YOUR GOAL
Copy out the rows from the first one through the line that contains "ανά Φορέα Υλοποίησης", including that line.

[GIVEN DATA Boundary: Start]

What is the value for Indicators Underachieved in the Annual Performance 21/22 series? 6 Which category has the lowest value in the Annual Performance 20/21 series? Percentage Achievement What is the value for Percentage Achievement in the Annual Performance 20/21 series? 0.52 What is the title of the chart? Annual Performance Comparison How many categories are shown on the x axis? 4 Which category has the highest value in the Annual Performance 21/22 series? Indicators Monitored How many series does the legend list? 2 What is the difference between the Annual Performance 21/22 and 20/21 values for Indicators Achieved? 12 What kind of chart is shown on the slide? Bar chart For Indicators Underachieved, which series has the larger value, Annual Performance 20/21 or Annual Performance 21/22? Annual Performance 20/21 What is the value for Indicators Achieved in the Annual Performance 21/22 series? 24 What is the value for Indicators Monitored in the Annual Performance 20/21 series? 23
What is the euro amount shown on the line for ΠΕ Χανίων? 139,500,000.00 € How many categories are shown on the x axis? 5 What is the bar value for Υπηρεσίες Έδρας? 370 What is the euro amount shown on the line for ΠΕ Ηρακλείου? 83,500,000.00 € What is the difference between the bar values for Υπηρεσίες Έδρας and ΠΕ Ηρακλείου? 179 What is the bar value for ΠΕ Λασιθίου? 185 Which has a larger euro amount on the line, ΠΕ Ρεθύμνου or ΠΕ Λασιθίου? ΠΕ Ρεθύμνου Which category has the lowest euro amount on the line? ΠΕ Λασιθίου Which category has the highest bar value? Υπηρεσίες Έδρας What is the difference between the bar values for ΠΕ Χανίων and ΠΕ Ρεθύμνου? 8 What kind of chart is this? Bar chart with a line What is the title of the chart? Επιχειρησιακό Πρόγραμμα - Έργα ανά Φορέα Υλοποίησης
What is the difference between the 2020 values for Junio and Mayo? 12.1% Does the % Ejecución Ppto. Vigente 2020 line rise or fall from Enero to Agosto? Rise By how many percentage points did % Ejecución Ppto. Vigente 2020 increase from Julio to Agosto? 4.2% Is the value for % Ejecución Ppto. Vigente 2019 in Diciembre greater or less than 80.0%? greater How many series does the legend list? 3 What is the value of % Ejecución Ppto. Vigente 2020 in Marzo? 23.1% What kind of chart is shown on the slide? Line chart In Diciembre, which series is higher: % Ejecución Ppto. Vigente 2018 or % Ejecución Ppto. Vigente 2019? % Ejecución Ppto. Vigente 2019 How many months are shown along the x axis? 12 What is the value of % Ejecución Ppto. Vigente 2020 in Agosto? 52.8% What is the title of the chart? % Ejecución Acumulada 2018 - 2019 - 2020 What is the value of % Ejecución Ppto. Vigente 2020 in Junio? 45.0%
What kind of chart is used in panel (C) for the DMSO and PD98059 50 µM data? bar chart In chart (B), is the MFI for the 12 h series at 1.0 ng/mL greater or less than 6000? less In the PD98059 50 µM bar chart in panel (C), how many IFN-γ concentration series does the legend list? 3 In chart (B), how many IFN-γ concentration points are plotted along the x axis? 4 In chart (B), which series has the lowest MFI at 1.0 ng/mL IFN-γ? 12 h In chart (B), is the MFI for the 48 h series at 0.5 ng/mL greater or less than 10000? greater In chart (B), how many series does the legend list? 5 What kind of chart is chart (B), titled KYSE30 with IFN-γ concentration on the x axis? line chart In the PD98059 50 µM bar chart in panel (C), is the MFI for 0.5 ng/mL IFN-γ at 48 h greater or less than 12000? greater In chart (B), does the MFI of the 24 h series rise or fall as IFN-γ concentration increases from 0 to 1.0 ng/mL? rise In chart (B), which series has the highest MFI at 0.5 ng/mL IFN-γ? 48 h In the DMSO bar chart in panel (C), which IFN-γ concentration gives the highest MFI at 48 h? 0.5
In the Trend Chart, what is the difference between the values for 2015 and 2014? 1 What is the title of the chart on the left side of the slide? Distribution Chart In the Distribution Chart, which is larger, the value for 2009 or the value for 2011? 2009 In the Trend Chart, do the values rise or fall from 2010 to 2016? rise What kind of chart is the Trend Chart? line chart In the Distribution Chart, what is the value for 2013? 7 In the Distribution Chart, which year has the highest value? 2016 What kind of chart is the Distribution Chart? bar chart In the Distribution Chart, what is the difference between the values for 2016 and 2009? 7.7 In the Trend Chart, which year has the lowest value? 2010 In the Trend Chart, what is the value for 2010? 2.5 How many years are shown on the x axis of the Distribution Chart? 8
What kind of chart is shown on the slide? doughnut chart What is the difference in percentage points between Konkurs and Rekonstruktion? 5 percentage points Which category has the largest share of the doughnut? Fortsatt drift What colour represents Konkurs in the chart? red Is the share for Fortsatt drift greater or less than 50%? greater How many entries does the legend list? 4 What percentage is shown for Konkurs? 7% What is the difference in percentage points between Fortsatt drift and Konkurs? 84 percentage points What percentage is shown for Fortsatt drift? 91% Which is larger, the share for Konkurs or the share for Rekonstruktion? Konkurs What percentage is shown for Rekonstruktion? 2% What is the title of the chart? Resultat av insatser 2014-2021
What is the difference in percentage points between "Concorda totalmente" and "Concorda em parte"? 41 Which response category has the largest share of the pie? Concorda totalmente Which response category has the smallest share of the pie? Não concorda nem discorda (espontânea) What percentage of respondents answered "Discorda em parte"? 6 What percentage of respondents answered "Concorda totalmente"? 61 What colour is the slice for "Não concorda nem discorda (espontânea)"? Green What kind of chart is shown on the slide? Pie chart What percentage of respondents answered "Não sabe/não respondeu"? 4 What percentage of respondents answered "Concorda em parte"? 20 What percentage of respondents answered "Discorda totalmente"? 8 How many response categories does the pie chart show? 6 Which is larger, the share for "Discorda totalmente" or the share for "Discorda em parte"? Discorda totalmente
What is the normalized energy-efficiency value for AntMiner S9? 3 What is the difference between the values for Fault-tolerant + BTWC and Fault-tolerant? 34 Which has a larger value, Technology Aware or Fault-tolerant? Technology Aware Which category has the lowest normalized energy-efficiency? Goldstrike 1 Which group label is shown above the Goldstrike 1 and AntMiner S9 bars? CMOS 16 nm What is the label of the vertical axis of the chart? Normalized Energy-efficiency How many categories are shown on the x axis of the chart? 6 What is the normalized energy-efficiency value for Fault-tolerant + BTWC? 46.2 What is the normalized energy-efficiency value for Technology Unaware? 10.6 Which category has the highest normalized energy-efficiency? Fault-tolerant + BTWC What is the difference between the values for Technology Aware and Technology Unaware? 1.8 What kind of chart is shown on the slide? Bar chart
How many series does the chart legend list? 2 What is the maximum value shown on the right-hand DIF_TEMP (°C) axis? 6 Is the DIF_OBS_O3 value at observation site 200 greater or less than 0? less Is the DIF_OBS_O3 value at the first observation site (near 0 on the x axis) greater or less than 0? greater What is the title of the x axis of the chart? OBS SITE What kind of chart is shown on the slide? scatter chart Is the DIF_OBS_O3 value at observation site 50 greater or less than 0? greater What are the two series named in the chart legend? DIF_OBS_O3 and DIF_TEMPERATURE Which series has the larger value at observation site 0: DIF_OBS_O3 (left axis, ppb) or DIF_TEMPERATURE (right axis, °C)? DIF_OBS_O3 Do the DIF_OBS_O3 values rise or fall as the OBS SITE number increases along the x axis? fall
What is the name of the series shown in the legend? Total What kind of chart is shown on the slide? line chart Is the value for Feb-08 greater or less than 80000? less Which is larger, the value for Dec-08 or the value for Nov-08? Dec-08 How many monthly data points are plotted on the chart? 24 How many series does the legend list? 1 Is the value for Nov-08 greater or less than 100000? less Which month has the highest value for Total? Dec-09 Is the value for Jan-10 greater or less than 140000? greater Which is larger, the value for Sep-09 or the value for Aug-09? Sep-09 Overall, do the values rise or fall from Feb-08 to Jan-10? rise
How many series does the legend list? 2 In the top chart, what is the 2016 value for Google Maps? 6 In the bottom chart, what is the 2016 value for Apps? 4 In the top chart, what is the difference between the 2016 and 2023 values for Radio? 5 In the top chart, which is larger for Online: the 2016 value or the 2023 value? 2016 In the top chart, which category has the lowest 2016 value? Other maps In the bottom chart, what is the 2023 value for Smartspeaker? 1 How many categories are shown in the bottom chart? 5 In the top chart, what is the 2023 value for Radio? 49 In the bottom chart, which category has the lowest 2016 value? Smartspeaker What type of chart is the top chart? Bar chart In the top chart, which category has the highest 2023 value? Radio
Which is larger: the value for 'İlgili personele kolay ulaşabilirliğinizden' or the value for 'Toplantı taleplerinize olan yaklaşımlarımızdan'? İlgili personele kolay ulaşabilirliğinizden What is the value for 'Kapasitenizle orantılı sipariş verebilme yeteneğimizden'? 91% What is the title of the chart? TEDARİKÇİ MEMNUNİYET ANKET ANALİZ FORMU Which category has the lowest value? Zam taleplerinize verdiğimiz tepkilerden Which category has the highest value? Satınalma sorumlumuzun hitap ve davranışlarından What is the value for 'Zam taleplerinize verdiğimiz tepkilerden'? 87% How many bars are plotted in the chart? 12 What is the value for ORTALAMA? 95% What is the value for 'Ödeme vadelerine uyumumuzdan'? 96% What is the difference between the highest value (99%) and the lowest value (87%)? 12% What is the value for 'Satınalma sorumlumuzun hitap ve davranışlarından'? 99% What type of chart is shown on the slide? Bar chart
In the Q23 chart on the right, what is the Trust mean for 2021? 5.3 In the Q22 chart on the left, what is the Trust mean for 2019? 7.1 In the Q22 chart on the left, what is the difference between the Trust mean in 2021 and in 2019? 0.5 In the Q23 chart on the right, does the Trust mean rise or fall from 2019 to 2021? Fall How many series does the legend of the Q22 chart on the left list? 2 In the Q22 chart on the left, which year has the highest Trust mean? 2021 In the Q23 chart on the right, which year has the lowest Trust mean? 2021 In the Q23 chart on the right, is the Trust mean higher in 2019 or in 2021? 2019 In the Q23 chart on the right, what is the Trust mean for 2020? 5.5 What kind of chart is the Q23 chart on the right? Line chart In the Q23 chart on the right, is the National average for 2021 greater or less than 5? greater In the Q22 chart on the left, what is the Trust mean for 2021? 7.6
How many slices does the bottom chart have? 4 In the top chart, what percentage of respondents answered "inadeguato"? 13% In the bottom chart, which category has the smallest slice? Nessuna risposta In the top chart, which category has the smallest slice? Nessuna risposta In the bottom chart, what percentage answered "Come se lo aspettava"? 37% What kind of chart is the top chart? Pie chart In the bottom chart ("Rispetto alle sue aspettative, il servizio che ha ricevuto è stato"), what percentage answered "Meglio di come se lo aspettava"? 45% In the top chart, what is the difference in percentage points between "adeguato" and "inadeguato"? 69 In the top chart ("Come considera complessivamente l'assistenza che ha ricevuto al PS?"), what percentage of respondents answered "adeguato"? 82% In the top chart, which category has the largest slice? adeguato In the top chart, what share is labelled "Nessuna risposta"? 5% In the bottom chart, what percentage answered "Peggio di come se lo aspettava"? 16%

[GIVEN DATA Boundary: End]

RESPONSE TO THE EXERCISE
What is the value for Indicators Underachieved in the Annual Performance 21/22 series? 6 Which category has the lowest value in the Annual Performance 20/21 series? Percentage Achievement What is the value for Percentage Achievement in the Annual Performance 20/21 series? 0.52 What is the title of the chart? Annual Performance Comparison How many categories are shown on the x axis? 4 Which category has the highest value in the Annual Performance 21/22 series? Indicators Monitored How many series does the legend list? 2 What is the difference between the Annual Performance 21/22 and 20/21 values for Indicators Achieved? 12 What kind of chart is shown on the slide? Bar chart For Indicators Underachieved, which series has the larger value, Annual Performance 20/21 or Annual Performance 21/22? Annual Performance 20/21 What is the value for Indicators Achieved in the Annual Performance 21/22 series? 24 What is the value for Indicators Monitored in the Annual Performance 20/21 series? 23
What is the euro amount shown on the line for ΠΕ Χανίων? 139,500,000.00 € How many categories are shown on the x axis? 5 What is the bar value for Υπηρεσίες Έδρας? 370 What is the euro amount shown on the line for ΠΕ Ηρακλείου? 83,500,000.00 € What is the difference between the bar values for Υπηρεσίες Έδρας and ΠΕ Ηρακλείου? 179 What is the bar value for ΠΕ Λασιθίου? 185 Which has a larger euro amount on the line, ΠΕ Ρεθύμνου or ΠΕ Λασιθίου? ΠΕ Ρεθύμνου Which category has the lowest euro amount on the line? ΠΕ Λασιθίου Which category has the highest bar value? Υπηρεσίες Έδρας What is the difference between the bar values for ΠΕ Χανίων and ΠΕ Ρεθύμνου? 8 What kind of chart is this? Bar chart with a line What is the title of the chart? Επιχειρησιακό Πρόγραμμα - Έργα ανά Φορέα Υλοποίησης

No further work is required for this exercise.